A frame­work for think­ing about wireheading

[Epistemic status: Writ­ing down in words some­thing that isn’t very com­plic­ated, but is still good to have writ­ten down.]

A great deal of ink has been spilled over the pos­sib­il­ity of a suf­fi­ciently in­tel­li­gent AI no­ti­cing that whatever it has been pos­it­ively re­in­forced for seems to be *very* strongly cor­rel­ated with the float­ing point value stored in its memory la­belled “util­ity func­tion”, and so through some un­au­thor­ized mech­an­ism edit­ing this value and de­fend­ing it from be­ing ed­ited back in some man­ner hos­tile to hu­mans. I’ll reason here by ana­logy with hu­mans, while agree­ing that they might not be the best ex­ample.

“Head­wires” are (given a little thought) not dif­fi­cult to ob­tain for hu­mans—heroin is freely avail­able on the black mar­ket, and most hu­mans know that, when de­livered into the blood­stream, it gen­er­ates “re­ward sig­nal”. Yet most have no de­sire to try it. Why is this?

Ask­ing any hu­man, they will an­swer some­thing along the lines of ”be­com­ing ad­dicted to heroin will not help me achieve my goals” ( or some proxy for this: spend­ing all your money and be­com­ing home­less is not very help­ful in achiev­ing one’s goals for most val­ues of “goals”.) Whatever the ef­fects of heroin, the ac­tual pain and pleas­ure that the hu­man brains have ex­per­i­enced has led us to be­come op­tim­izers of very dif­fer­ent things, which a state of such poverty is not help­ful for.

Reason­ing ana­log­ously to AI, we would hope that, to avoid this, a su­per­hu­man AI trained by some kind of re­in­force­ment learn­ing has the fol­low­ing prop­er­ties:

  1. While be­ing trained on “hu­man val­ues” (good luck with that!) the AI must not be al­lowed to hack its own util­ity func­tion.

  2. Whatever local op­tima the train­ing pro­cess that gen­er­ated the AI ends up in (per­haps re­in­force­ment learn­ing of some kind) as­signs some prob­ab­il­ity to the AI op­tim­ising what we care about.

  3. (most im­port­antly) The AI real­izes that try­ing wire­head­ing will lead it to be­come an AI which prefers wire­head­ing over aim it cur­rently has, which would be det­ri­mental to this aim.

I think this is an im­port­ant enough is­sue that some em­pir­ical test­ing might be needed to shed some light.

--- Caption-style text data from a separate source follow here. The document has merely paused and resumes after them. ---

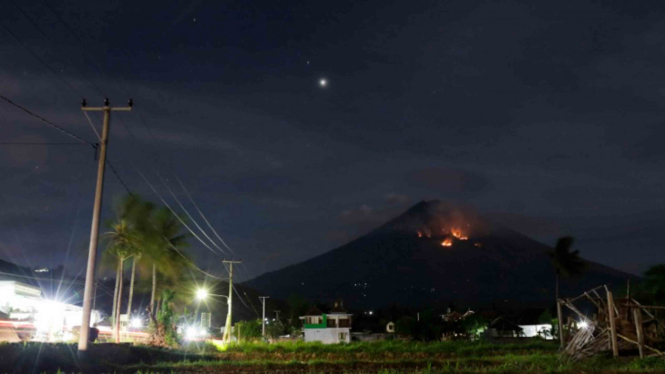Api membakar hutan lereng Gunung Agung setelah terjadinya lontaran batu pijar dari kawah terlihat dari Amed, Karangasem, Bali, Selasa, 3 Junli 2018.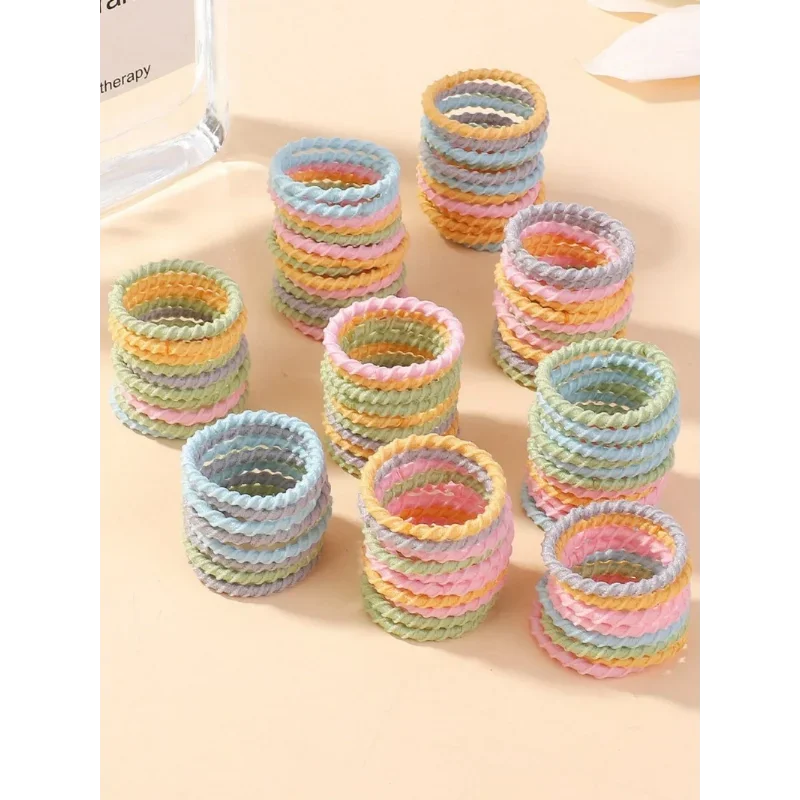 Banda de goma colorida para bebé, piezas de 2cm, no daña el cabello, anillo pequeño para el pulgar, hilo elástico alto, juego de Scrunchies para niños pequeños, 100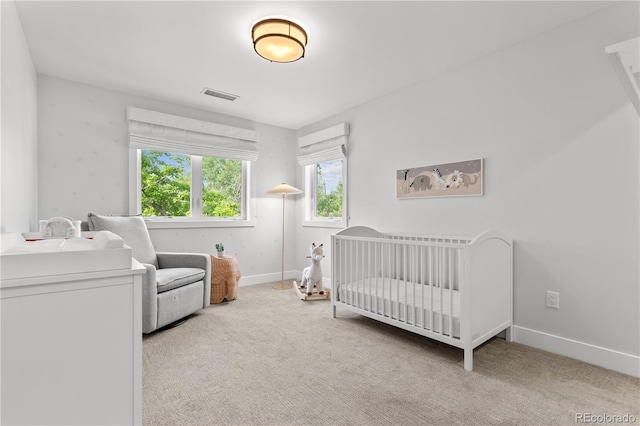 3256 S Corona, Englewood, CO 80113 - carpeted bedroom with a nursery area and baseboards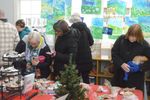 several people looking at a table of baked goods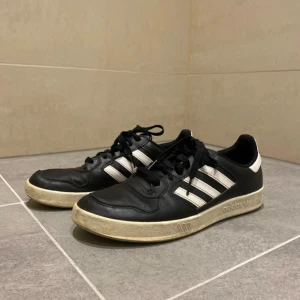 Svarta Adidas sneakers med vita detaljer - Säljer ett par svarta Adidas sneakers i bra skick. De har vita ränder och en vit sula med lite slitage. Perfekta för vardagsbruk eller träning. Klassisk design med snörning och bekväm passform.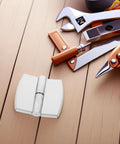 Self Closing Door Hinges For Public Restrooms Stainless Steel Adjustable Tension Springs with tools on wooden surface.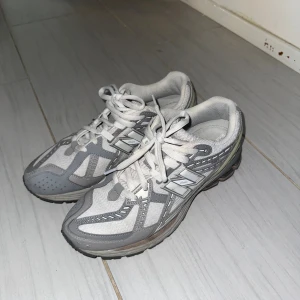 New Balance 1906  - Säljer ett par New Balance 1906 sneakers i grått och vitt med snygga detaljer och logga på sidan. Skorna har snörning, mesh och syntetpaneler för bra ventilation och komfort. Sulan är stabil och har en cool design baktill. Perfekt för dig som gillar retrostil och streetwear.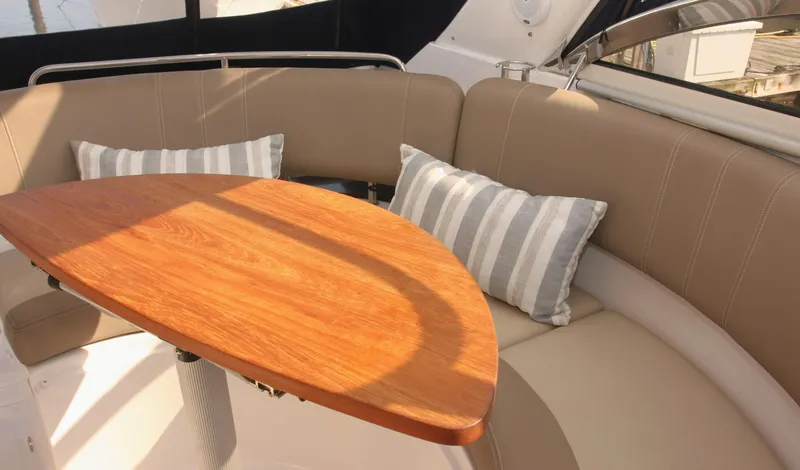 Sapphire Yacht Photos Pics 2014 Regal 38 Express yacht interior with cushioned seating and wooden table.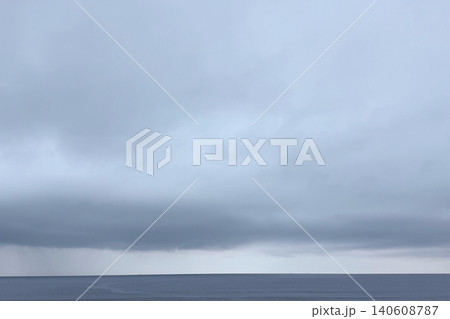 霞んだ曇り空と薄雲が広がる静かな海 霞んだ曇り空と薄雲が広がる静かな海 140608787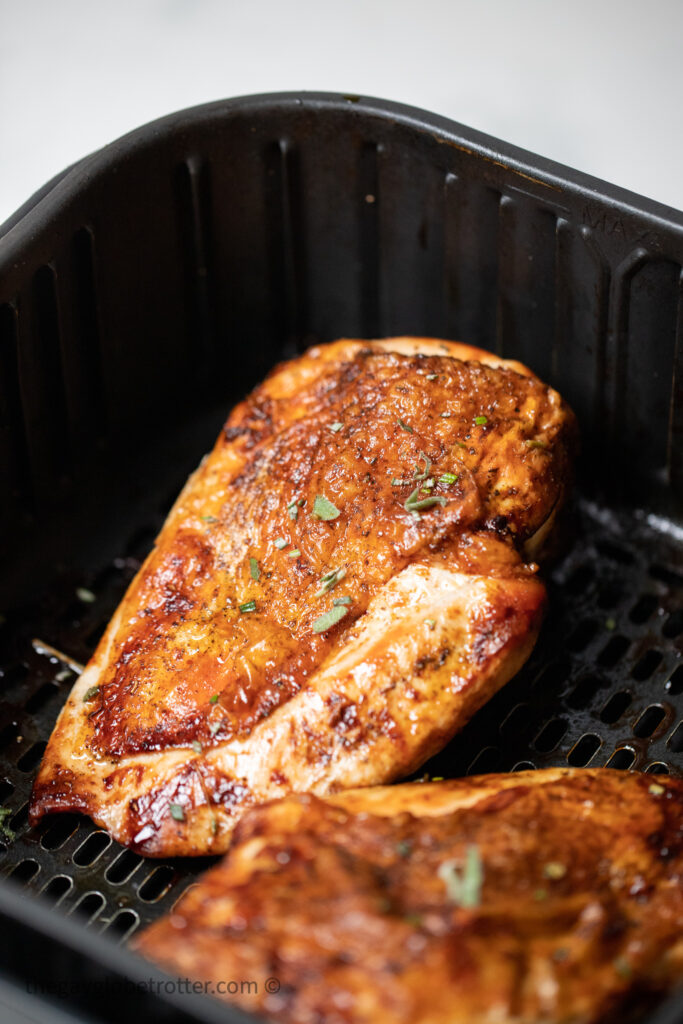 A turkey breast in the air fryer garnished with sage.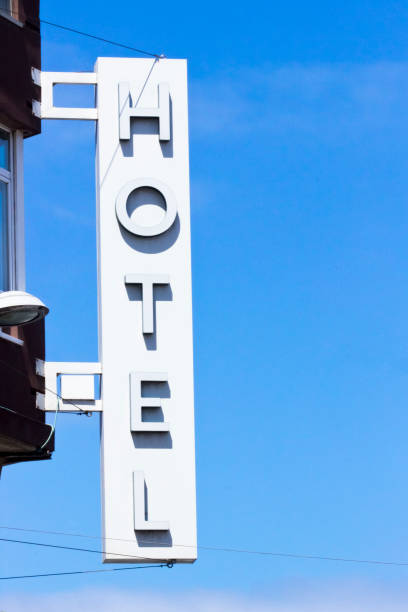 istock Hotel sign in the sunlight, clear blue sky background. 2199646994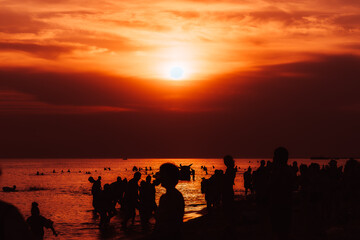 Sunset on the beach. People on the beach at sunset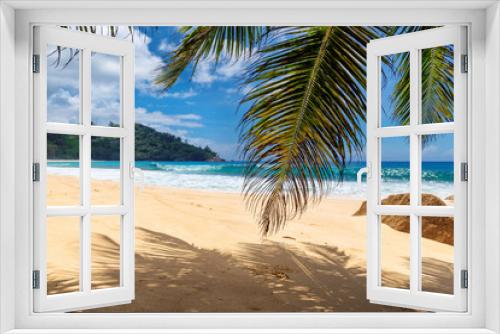 Fototapeta Naklejka Na Ścianę Okno 3D - Sandy beach with palms and turquoise sea in Seychelles island.  Summer vacation and travel concept.  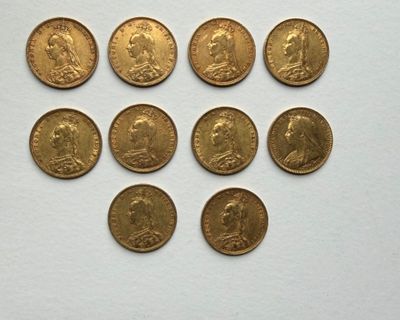 six different types of gold coins on a white surface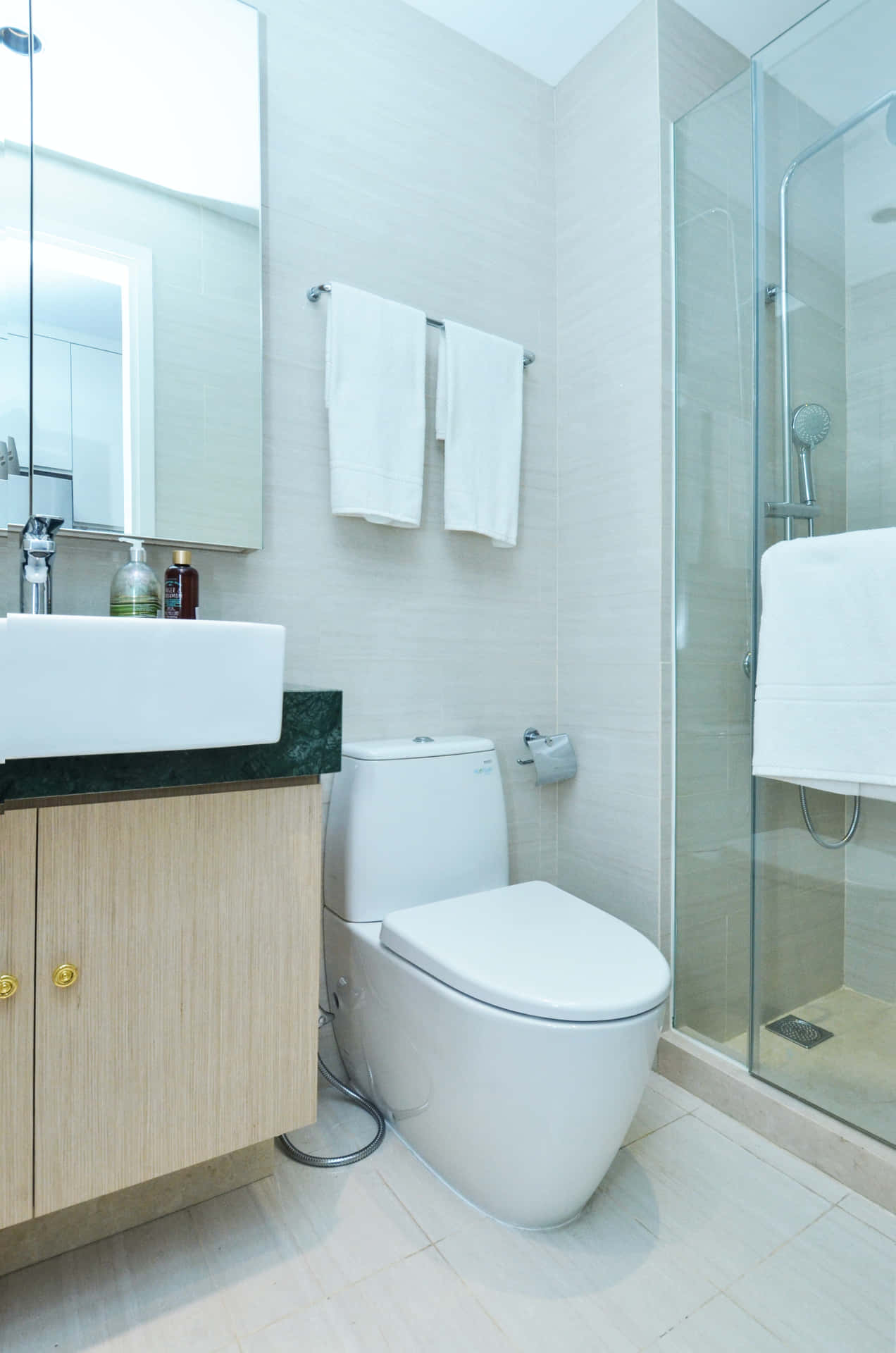 Enmoderne Badeværelse Med Stilfulde Glasvaske, Keramiske Fliser Og En Fejlfri Toilet.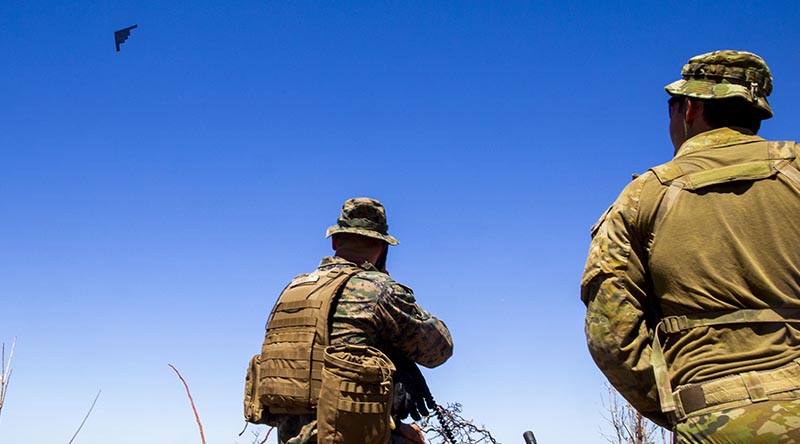 US Marine Corps Captain Benjamin Hovies and Australian Army Sergeant Aaron Costas direct the flight path of a US Air Force B-2 Spirit bomber at Mount Bundey Training Area, NT. A combined team of US Marines and Australian Defence Forces personnel provided target information to the US Air Force bombers conducting deep strikes on notional targets. US Marine Corps photo by Corporal Harrison Rakhshani.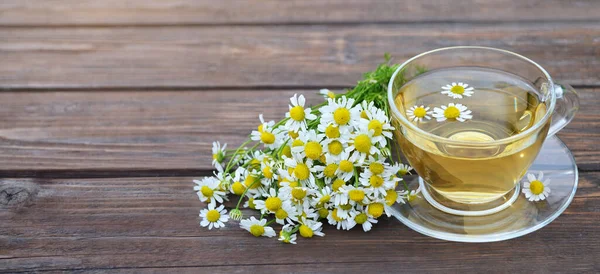 Té de manzanilla fragante en una taza de vidrio y un ramo de flores — Foto de Stock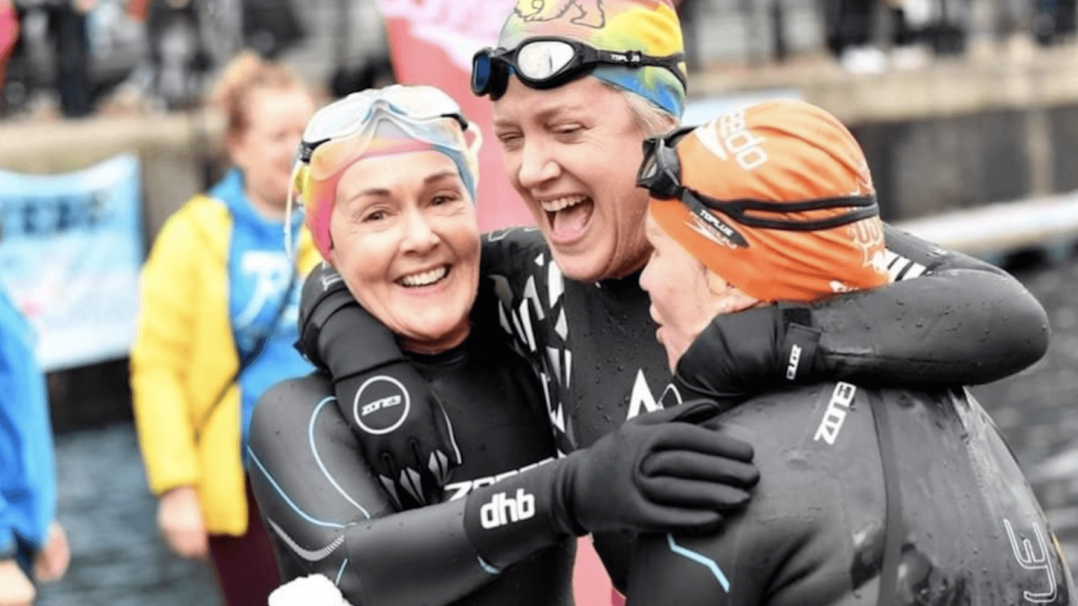 Three swimmers hugging and smiling
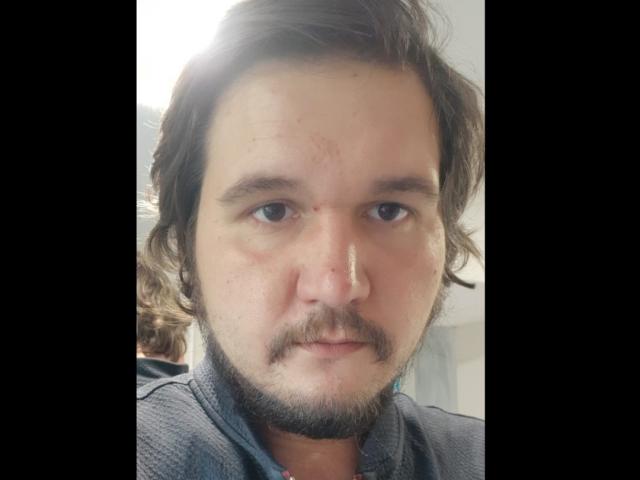 NectarineFad tem uma constituição média, cabelo castanho claro ondulado, uma barba curta e um pequeno corte acima da sobrancelha direita. Ele está vestindo uma camisa cinza..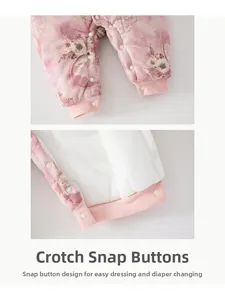 Detail of snap button crotch on floral baby romper for easy diaper changes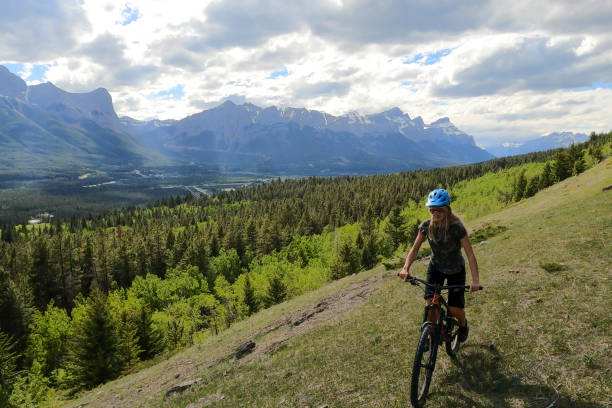 istock Female mountain biker rides along grassy mountain ridge 1325277229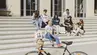 Students showcasing AGH University apparel and accessories on steps outside a university building.
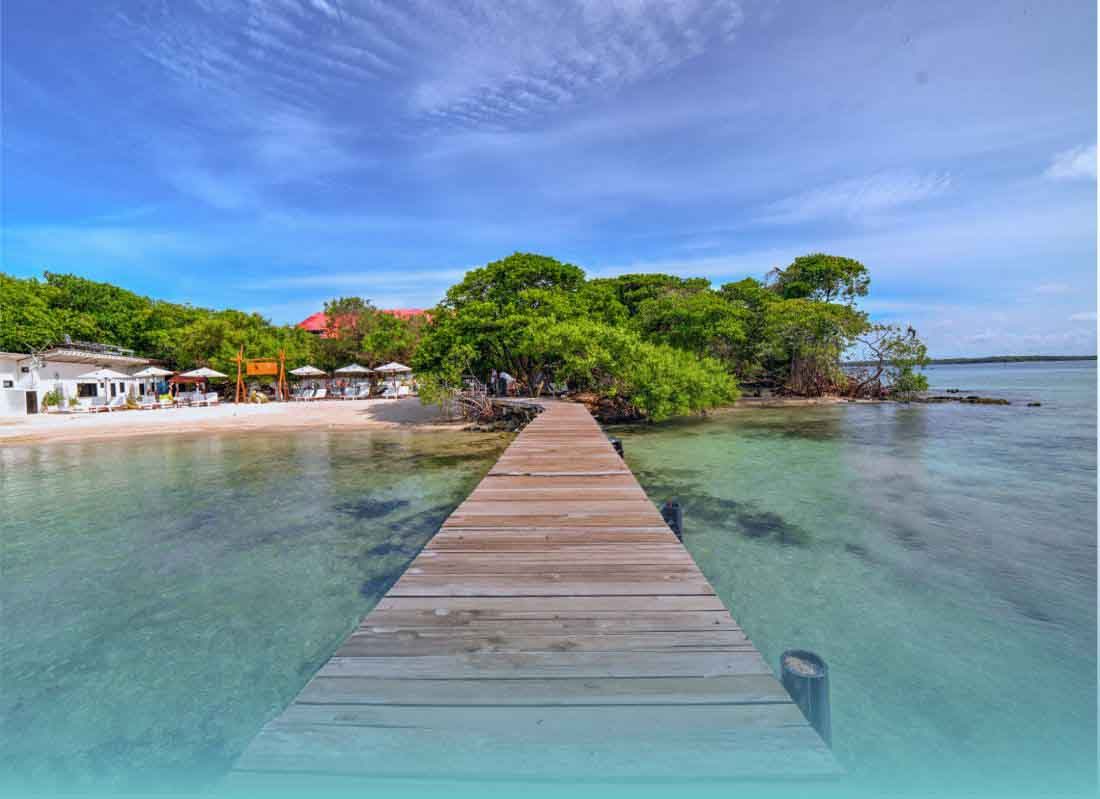 Wooden pier leading to the beach at Pao Pao Beach Club, Rosario Islands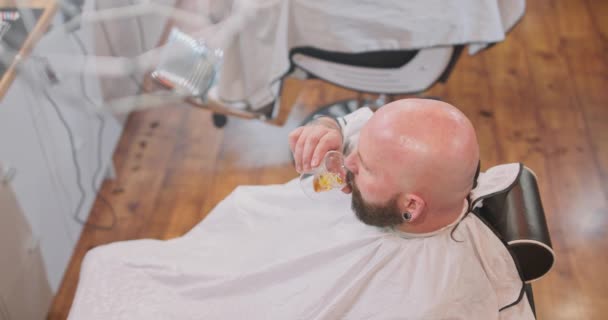 Widok z góry głowy młodych brodatych mężczyzn, z czystą ogoloną głową, siedzi na krześle fryzjerskim, z peleryną, pijąc whisky w kształcie skul szkła, twarzą do podłogi lustra i innym krzesłem fryzjerskim na — Wideo stockowe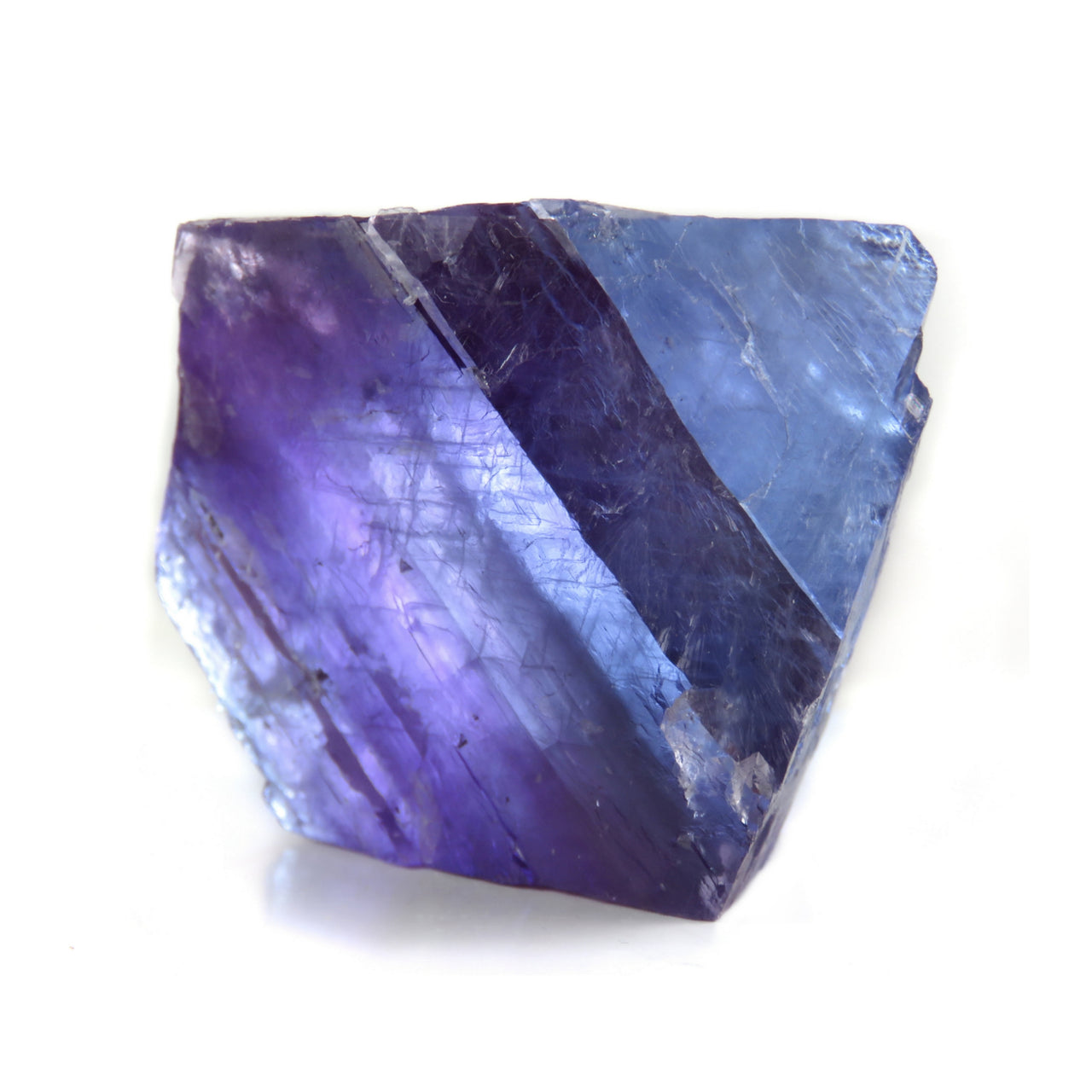 A pristine matrix-free fluorite octahedron from San Lino, Spain, displaying striking blue to violet color zoning. This 3 cm crystal exemplifies the high quality specimens from this locality near Berbes, with exceptional transparency that creates dramatic effects when backlit.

Item (3) seems to be the most dif­fi­cult to im­ple­ment; we in the real world have the be­ne­fit of ob­serving the ef­fects of hard drugs on their un­for­tu­nate vic­tims and avoid­ing them ourselves, so a multi-agent en­vir­on­ment in which our AI real­izes it is in the same situ­ation as other agents looks like a first out­line of a way for­ward here.